In late 2010, the Ninigret municipal turbine project was only a working idea, lacking data on the amount of wind and the grid interconnect cost. Either of those could be showstoppers. Some funding was acquired for the met tower, but NGrid would want several thousand dollars to do the interconnect engineering study. Still, they had a grant, so Jeff Broadhead, Executive Director of the Washington County Regional Planning Council, was pushing ahead as well as he could.

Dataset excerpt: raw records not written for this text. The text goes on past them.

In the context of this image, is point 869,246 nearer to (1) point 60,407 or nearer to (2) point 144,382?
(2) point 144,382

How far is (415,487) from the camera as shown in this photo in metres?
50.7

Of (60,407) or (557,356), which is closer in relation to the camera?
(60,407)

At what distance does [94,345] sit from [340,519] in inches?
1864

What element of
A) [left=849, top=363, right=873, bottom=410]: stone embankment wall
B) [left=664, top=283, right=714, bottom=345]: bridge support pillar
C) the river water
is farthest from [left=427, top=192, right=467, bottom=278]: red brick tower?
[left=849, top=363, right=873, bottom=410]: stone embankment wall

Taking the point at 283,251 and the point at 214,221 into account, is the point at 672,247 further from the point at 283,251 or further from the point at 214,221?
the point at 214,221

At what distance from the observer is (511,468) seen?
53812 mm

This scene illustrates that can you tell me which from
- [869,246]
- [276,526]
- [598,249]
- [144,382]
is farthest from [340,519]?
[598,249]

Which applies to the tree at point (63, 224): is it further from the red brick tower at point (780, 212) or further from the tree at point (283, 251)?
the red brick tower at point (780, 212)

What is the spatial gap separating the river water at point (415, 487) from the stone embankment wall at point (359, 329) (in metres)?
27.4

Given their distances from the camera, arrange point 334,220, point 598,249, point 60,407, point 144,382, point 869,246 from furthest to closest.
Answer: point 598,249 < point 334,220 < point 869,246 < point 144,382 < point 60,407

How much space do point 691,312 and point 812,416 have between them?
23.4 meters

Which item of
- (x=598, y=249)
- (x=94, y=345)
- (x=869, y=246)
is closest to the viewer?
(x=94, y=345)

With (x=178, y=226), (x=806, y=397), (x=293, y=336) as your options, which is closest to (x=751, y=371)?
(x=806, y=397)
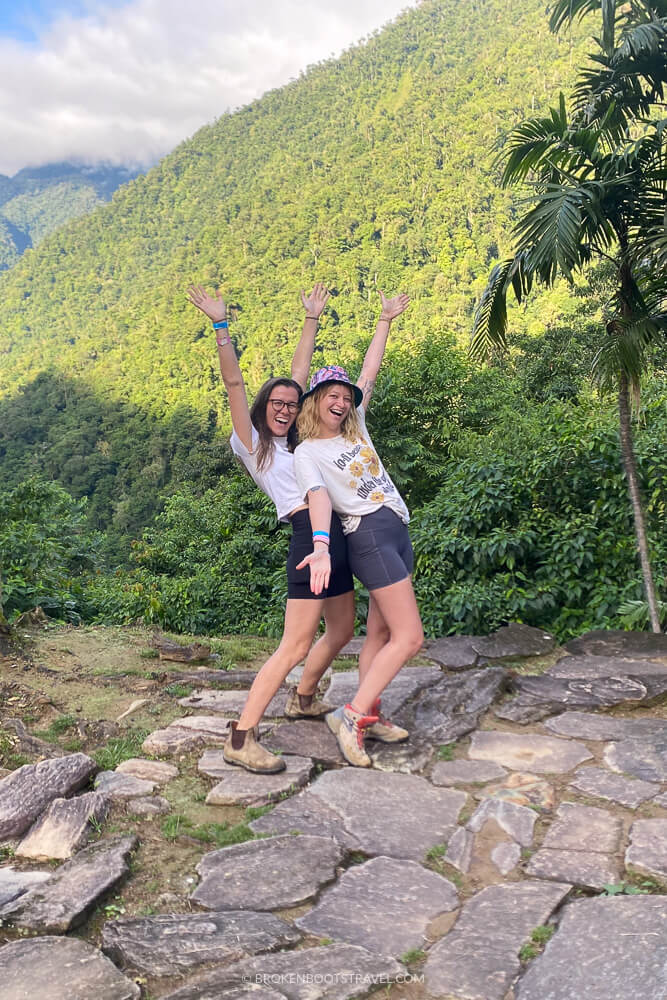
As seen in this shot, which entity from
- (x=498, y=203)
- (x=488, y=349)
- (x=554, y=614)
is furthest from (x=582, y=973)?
(x=498, y=203)

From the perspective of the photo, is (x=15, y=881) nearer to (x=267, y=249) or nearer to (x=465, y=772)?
(x=465, y=772)

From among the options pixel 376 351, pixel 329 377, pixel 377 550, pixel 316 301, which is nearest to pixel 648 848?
pixel 377 550

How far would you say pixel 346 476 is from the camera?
9.98 ft

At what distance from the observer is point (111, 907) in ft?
7.10

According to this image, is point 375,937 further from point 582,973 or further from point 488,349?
point 488,349

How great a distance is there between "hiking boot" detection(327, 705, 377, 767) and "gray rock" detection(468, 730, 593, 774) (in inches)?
17.5

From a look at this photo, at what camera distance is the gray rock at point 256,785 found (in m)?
2.82

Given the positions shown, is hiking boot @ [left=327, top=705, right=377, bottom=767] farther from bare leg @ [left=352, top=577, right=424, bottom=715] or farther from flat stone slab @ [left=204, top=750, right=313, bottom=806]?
flat stone slab @ [left=204, top=750, right=313, bottom=806]

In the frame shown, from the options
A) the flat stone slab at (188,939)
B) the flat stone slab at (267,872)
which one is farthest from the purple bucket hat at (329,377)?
the flat stone slab at (188,939)

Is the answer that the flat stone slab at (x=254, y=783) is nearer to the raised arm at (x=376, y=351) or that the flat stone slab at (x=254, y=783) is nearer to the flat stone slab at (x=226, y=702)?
the flat stone slab at (x=226, y=702)

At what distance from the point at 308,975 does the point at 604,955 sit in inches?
26.6

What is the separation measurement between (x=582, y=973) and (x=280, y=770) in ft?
4.59

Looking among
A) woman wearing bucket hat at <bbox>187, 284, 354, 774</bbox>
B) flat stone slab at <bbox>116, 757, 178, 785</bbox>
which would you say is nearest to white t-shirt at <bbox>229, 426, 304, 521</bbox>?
woman wearing bucket hat at <bbox>187, 284, 354, 774</bbox>

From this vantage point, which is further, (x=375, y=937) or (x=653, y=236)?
(x=653, y=236)
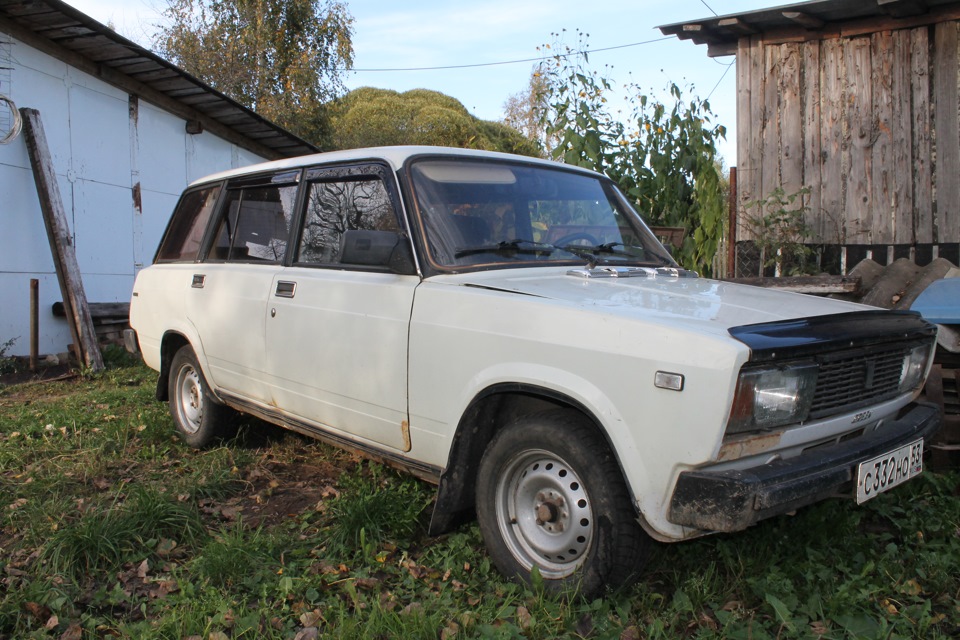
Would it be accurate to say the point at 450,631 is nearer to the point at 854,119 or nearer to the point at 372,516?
the point at 372,516

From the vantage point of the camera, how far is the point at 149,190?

DiLibero was being told by the Council to work on this, so he spent time on the part he could – where to locate the turbines. The original municipal turbine proposal showed the wind turbines on the town-owned 55 acres. DiLibero could see the pushback from Arnolda neighbors in the Council meetings, and he concluded that it would stop the project unless something could be done.

Arnolda anger mitigation

Because of that, DiLibero had the idea of placing them as far from Arnolda as possible, near the property line with the Ninigret National Wildlife Refuge. He did his research of the deeds and knew there were two properties and that there were restrictions on the property near the NWR. So he proactively started exploring how serious those objections would be. This resulted in a telephone call with Elyse LaForest of the Boston National Parks Service office, followed by confirming letters.

She turned down the idea of turbines near the Wildlife Refuge, but DiLibero wanted to make sure everyone was uniform in this opinion. The Westerly Sun and Council minutes have reported that DiLibero had a couple of discussions with Charlie Vandemoer, our National Wildlife Refuge manager, in January and February.

Back to alternative #1

The discussions with Vandemoer confirmed that wind turbines near the Wildlife Refuge were a no-go, so Bill concluded the project was effectively dead. I have good reason to suspect that Bill discussed this with Gentz and was encouraged to continue nonetheless. So that meant moving the proposed location for the turbines back to the 55 acres. Although Arnolda opposition could easily scupper it there, it was the only choice. And there were still the unknowns of sufficient wind and interconnect cost which could also kill it.

Meaningful meeting!

On March 8, 2011, there was a meeting to discuss Ninigret Park wind turbines. Attendees were Charlie Vandemoer, Jeff Broadhead, Bill DiLibero, Tom Gentz, and Gregg Avedesian. There have been no reports from that meeting of any hostility or threats to "take Ninigret Park away from the town" at this meeting. As reported here (starting at the bottom of the first page), the  meeting was an amiable one talking about ways to minimize harm to birds and bats. The turbines were clearly shown to be on the town-owned 55 acres at this meeting.

A week later, the Town Council adopted a moratorium that effectively ended the Ninigret Park municipal wind turbine project.

The end (in much less than a year)

That's the story, as I see it.

Now we are told that DiLibero recklessly endangered the town's ownership of Ninigret Park and "hid documents for a year."

I don't see the reckless endangerment. It's clearly invented.

I don't see support for a claim of hidden documents. DiLibero suggested a location option that didn't work out and didn't realize every piece of paper he sees has to go to Slattery. After the notification from Elyse LaForest and follow-up discussion with Vandemoer, there was no further suggestion of using the property near the Refuge for wind turbines.

And if Gentz claims he knew nothing about all this I suspect it is a convenient loss of memory.

This is part of a campaign. Staff is being slapped down across the board. Commissions are being bypassed and neutered (see the first comment on that article). A Town Administrator not part of CCA must go. This is all about a consolidation of power, one that does nothing to benefit the vast majority of working and retired families in town.